■ **Stored items from a collection**:
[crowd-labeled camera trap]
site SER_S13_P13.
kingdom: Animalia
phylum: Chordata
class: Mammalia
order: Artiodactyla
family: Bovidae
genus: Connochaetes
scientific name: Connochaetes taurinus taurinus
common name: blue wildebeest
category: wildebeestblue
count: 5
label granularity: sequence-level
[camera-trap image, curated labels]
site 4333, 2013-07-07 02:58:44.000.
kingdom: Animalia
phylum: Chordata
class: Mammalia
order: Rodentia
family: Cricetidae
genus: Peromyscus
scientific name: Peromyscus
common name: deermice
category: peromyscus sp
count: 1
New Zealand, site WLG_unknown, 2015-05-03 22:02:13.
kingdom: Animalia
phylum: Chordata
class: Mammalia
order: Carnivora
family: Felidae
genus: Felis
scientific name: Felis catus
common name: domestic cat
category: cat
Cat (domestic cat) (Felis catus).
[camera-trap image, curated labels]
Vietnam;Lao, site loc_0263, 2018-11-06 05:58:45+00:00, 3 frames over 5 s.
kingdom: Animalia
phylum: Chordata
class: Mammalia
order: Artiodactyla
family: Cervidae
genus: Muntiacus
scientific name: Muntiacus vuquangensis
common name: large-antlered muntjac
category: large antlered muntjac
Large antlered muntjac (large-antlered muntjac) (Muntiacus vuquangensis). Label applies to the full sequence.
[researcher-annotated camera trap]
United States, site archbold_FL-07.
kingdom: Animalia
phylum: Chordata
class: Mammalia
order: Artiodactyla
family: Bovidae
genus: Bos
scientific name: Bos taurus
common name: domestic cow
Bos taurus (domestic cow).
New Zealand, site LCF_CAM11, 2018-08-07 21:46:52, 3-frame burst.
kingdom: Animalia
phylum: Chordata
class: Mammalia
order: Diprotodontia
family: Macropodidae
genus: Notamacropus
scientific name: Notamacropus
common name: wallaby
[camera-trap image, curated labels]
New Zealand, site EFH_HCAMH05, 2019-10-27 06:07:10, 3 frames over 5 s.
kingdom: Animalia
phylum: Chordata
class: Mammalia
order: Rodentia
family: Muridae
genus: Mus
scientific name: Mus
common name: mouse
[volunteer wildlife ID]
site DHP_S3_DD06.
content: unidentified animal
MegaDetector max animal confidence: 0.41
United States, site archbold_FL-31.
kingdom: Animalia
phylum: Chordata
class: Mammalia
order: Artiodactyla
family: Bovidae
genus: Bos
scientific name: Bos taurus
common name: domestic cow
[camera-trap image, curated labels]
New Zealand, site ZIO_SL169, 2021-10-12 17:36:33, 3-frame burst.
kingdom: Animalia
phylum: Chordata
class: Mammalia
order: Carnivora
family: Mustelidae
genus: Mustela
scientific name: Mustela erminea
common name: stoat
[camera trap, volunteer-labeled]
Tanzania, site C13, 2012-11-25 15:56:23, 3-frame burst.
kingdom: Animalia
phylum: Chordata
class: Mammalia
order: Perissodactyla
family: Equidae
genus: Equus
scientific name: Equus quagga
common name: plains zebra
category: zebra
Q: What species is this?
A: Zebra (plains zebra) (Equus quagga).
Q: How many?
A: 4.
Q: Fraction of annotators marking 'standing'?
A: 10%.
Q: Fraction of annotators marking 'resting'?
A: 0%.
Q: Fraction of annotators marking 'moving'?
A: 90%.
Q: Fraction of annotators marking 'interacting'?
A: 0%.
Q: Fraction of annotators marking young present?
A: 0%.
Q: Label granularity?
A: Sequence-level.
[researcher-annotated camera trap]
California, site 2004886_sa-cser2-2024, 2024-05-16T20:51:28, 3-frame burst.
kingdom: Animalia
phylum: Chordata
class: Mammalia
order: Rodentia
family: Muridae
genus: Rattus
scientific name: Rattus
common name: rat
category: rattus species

■ **Exercise brief**:
Set down every entry exactly as given.

■ **Your response**:
[crowd-labeled camera trap]
site SER_S13_P13.
kingdom: Animalia
phylum: Chordata
class: Mammalia
order: Artiodactyla
family: Bovidae
genus: Connochaetes
scientific name: Connochaetes taurinus taurinus
common name: blue wildebeest
category: wildebeestblue
count: 5
label granularity: sequence-level
[camera-trap image, curated labels]
site 4333, 2013-07-07 02:58:44.000.
kingdom: Animalia
phylum: Chordata
class: Mammalia
order: Rodentia
family: Cricetidae
genus: Peromyscus
scientific name: Peromyscus
common name: deermice
category: peromyscus sp
count: 1
New Zealand, site WLG_unknown, 2015-05-03 22:02:13.
kingdom: Animalia
phylum: Chordata
class: Mammalia
order: Carnivora
family: Felidae
genus: Felis
scientific name: Felis catus
common name: domestic cat
category: cat
Cat (domestic cat) (Felis catus).
[camera-trap image, curated labels]
Vietnam;Lao, site loc_0263, 2018-11-06 05:58:45+00:00, 3 frames over 5 s.
kingdom: Animalia
phylum: Chordata
class: Mammalia
order: Artiodactyla
family: Cervidae
genus: Muntiacus
scientific name: Muntiacus vuquangensis
common name: large-antlered muntjac
category: large antlered muntjac
Large antlered muntjac (large-antlered muntjac) (Muntiacus vuquangensis). Label applies to the full sequence.
[researcher-annotated camera trap]
United States, site archbold_FL-07.
kingdom: Animalia
phylum: Chordata
class: Mammalia
order: Artiodactyla
family: Bovidae
genus: Bos
scientific name: Bos taurus
common name: domestic cow
Bos taurus (domestic cow).
New Zealand, site LCF_CAM11, 2018-08-07 21:46:52, 3-frame burst.
kingdom: Animalia
phylum: Chordata
class: Mammalia
order: Diprotodontia
family: Macropodidae
genus: Notamacropus
scientific name: Notamacropus
common name: wallaby
[camera-trap image, curated labels]
New Zealand, site EFH_HCAMH05, 2019-10-27 06:07:10, 3 frames over 5 s.
kingdom: Animalia
phylum: Chordata
class: Mammalia
order: Rodentia
family: Muridae
genus: Mus
scientific name: Mus
common name: mouse
[volunteer wildlife ID]
site DHP_S3_DD06.
content: unidentified animal
MegaDetector max animal confidence: 0.41
United States, site archbold_FL-31.
kingdom: Animalia
phylum: Chordata
class: Mammalia
order: Artiodactyla
family: Bovidae
genus: Bos
scientific name: Bos taurus
common name: domestic cow
[camera-trap image, curated labels]
New Zealand, site ZIO_SL169, 2021-10-12 17:36:33, 3-frame burst.
kingdom: Animalia
phylum: Chordata
class: Mammalia
order: Carnivora
family: Mustelidae
genus: Mustela
scientific name: Mustela erminea
common name: stoat
[camera trap, volunteer-labeled]
Tanzania, site C13, 2012-11-25 15:56:23, 3-frame burst.
kingdom: Animalia
phylum: Chordata
class: Mammalia
order: Perissodactyla
family: Equidae
genus: Equus
scientific name: Equus quagga
common name: plains zebra
category: zebra
Q: What species is this?
A: Zebra (plains zebra) (Equus quagga).
Q: How many?
A: 4.
Q: Fraction of annotators marking 'standing'?
A: 10%.
Q: Fraction of annotators marking 'resting'?
A: 0%.
Q: Fraction of annotators marking 'moving'?
A: 90%.
Q: Fraction of annotators marking 'interacting'?
A: 0%.
Q: Fraction of annotators marking young present?
A: 0%.
Q: Label granularity?
A: Sequence-level.
[researcher-annotated camera trap]
California, site 2004886_sa-cser2-2024, 2024-05-16T20:51:28, 3-frame burst.
kingdom: Animalia
phylum: Chordata
class: Mammalia
order: Rodentia
family: Muridae
genus: Rattus
scientific name: Rattus
common name: rat
category: rattus species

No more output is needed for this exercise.